Due to different application scenarios, the performance requirements of batteries also vary. First, power batteries serve as mobile power sources. Under the premise of safety, they have the highest requirements for volume (and mass) energy density to achieve more durable battery life. At the same time, users also hope that electric vehicles can be safely charged and discharged quickly, so power batteries have higher requirements for energy density and power density. However, due to safety considerations, currently, energy-type batteries with a charging and discharging capacity of about 1C are commonly used.

Most energy storage devices do not require movement, so energy storage batteries do not have direct requirements for energy density. As for power density, different energy storage scenarios have different requirements.

For power peak regulation, off-grid photovoltaic energy storage, or peak-valley price difference energy storage scenarios at the user side, generally, energy storage batteries need to be charged or discharged continuously for more than two hours. Therefore, capacity-type batteries with a charging and discharging rate of ≤ 0.5C are suitable for these scenarios; for power frequency modulation or smoothing renewable energy fluctuations energy storage scenarios, energy storage batteries need to be charged and discharged rapidly within seconds to minutes. Therefore, power-type batteries with a capacity of ≥ 2C are suitable for these applications; in some scenarios that require both frequency modulation and peak regulation, energy-type batteries are more suitable, but in such scenarios, power-type and capacity-type batteries can also be used together.

Compared to power batteries, energy storage batteries have higher requirements for service life. The lifespan of new energy vehicles is generally 5-8 years, while the lifespan of energy storage projects is generally expected to be more than 10 years. The cycle life of power batteries is 1000-2000 times, while the cycle life of energy storage batteries generally requires more than 3500 times.
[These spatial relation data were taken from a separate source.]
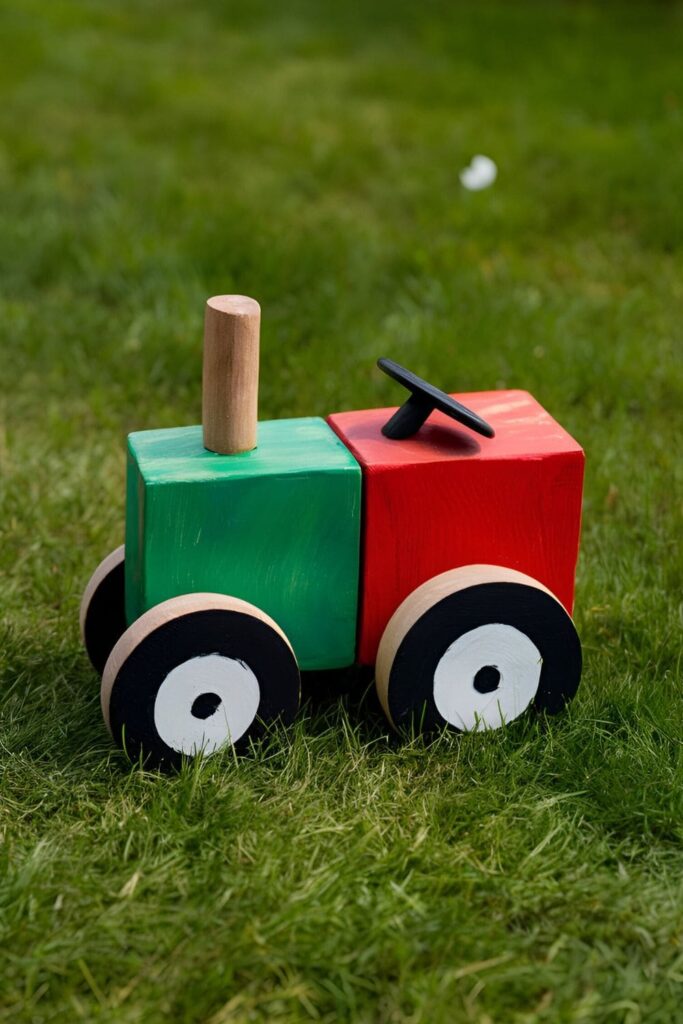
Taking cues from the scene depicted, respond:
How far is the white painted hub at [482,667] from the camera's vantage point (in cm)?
238

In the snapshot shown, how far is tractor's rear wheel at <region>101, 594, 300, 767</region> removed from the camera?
224cm

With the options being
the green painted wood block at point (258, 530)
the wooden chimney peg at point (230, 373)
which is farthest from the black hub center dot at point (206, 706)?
the wooden chimney peg at point (230, 373)

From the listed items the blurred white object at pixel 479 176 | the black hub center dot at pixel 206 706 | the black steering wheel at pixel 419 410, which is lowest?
the black hub center dot at pixel 206 706

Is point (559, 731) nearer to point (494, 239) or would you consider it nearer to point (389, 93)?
point (494, 239)

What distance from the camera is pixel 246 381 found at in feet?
7.73

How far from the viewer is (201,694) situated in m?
2.29

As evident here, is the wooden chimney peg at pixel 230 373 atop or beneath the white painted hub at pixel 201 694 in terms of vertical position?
atop

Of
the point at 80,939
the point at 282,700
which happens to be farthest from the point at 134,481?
the point at 80,939

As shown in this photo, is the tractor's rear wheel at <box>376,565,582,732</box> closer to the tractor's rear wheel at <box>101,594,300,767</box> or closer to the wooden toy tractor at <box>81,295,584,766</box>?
the wooden toy tractor at <box>81,295,584,766</box>

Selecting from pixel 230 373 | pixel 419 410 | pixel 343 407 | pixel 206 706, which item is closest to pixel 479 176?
pixel 343 407

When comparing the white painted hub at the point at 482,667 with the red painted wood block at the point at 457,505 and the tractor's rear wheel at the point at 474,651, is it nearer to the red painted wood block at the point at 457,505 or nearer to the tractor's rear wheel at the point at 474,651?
the tractor's rear wheel at the point at 474,651

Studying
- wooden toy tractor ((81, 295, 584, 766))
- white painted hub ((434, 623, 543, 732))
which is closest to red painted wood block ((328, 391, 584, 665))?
wooden toy tractor ((81, 295, 584, 766))

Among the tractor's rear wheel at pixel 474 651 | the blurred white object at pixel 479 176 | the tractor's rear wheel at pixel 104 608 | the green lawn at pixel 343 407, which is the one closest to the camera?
the green lawn at pixel 343 407

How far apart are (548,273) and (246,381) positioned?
2.52 metres
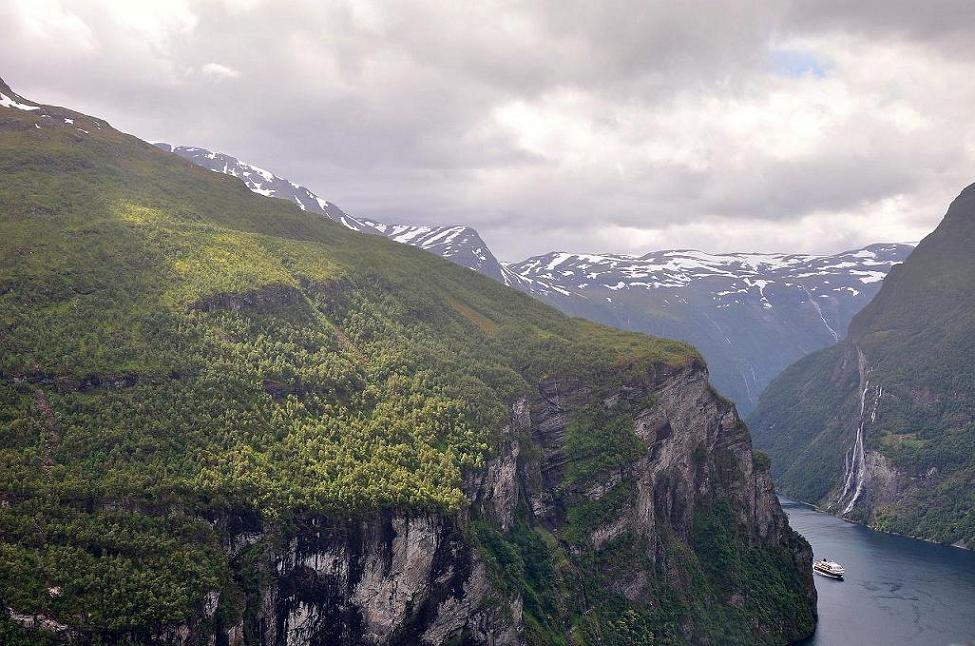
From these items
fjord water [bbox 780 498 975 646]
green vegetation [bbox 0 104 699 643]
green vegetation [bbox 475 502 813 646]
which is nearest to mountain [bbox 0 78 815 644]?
green vegetation [bbox 0 104 699 643]

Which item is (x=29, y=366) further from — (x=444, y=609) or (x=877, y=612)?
(x=877, y=612)

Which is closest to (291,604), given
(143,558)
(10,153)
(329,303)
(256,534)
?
(256,534)

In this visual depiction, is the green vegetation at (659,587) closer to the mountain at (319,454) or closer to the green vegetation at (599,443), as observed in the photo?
the mountain at (319,454)

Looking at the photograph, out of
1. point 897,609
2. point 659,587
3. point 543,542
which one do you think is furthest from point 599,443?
point 897,609

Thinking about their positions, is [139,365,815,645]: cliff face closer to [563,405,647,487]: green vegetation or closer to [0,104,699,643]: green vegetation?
[563,405,647,487]: green vegetation

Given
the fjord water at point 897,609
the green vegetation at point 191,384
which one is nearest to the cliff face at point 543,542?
the green vegetation at point 191,384

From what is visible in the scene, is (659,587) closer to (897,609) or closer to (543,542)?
(543,542)

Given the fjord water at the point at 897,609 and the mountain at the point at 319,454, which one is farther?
the fjord water at the point at 897,609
In terms of cost, power batteries face competition with traditional fuel-powered sources, while energy storage batteries need to compete with the costs of traditional peak regulation and frequency modulation technologies. In addition, the scale of energy storage stations is generally above the megawatt level or even the hundred-megawatt level. Therefore, the cost requirements for energy storage batteries are lower than those of power batteries, and safety requirements are also higher.

With the increase in household electricity demand and the popularity of renewable energy, household energy storage systems have gradually become an important part of household energy management. Energy storage batteries can store the electricity generated by renewable energy sources such as solar and wind power, enabling households to achieve self-sufficiency in electricity consumption, reducing electricity costs, and enhancing the safety and reliability of household energy.